Yeah, I hate to see what she does to her significant other.... actually...


----------



## playstopause (Apr 3, 2007)

Cool vid  Crazy jap piano player ftw.


----------



## Mastodon (Apr 3, 2007)

Holy shit this is awesome. Thanks for posting this.

This one is great as well: http://www.youtube.com/watch?v=-wg5JnFqKUc&NR=1


----------



## Alpo (Apr 4, 2007)

Awesome!


----------



## JPMDan (Apr 4, 2007)

NOICE!!!!


----------



## Mastodon (Apr 4, 2007)

Not sure if this is okay or not, but I've recorded this and a bunch of her other videos so that I can listen to them on my mp3 player.

If anyone's interested in them hit me up with a pm.


----------



## eaeolian (Apr 4, 2007)

Damn. Rippin!


----------



## Mastodon (Apr 4, 2007)

If Naren steps in here, I was wondering if you could tell us what all she says in this interview. http://www.youtube.com/watch?v=2uSD3Guayz0&mode=related&search=


----------



## playstopause (Apr 4, 2007)

Who is the nameless moron that neg-rep. me for saying "crazy jap" and can't read the irony??? 

Show up dude.


----------



## OzzyC (Apr 4, 2007)

playstopause said:


> Who is the nameless moron that neg-rep. me for saying "crazy jap" and can't read the irony???
> 
> Show up dude.



Don't worry about it, I've gotten neg for worse reasons. The most recent being the reccomendation of double sided tape incase a prerson didn't want screwholes on the front of a rear routed guitar when they installed a pickguard.


----------



## TomAwesome (Apr 4, 2007)

OzzyC said:


> Don't worry about it, I've gotten neg for worse reasons. The most recent being the reccomendation of double sided tape incase a prerson didn't want screwholes on the front of a rear routed guitar when they installed a pickguard.



I remember that. Wow, you actually got neg rep for that?

▶ Raw data
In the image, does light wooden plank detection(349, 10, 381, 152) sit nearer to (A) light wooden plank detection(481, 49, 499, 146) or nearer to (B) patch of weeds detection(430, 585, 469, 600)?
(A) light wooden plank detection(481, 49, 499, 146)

▶ What to do
Write out the forum thread starting with "## JPMDan (Apr" and going on through "my mp3 player.", swapping "mp3 player" for "portable player". The lines after the forum thread have nothing to do with it.

▶ Task solution
## JPMDan (Apr 4, 2007)

NOICE!!!!


----------



## Mastodon (Apr 4, 2007)

Not sure if this is okay or not, but I've recorded this and a bunch of her other videos so that I can listen to them on my portable player.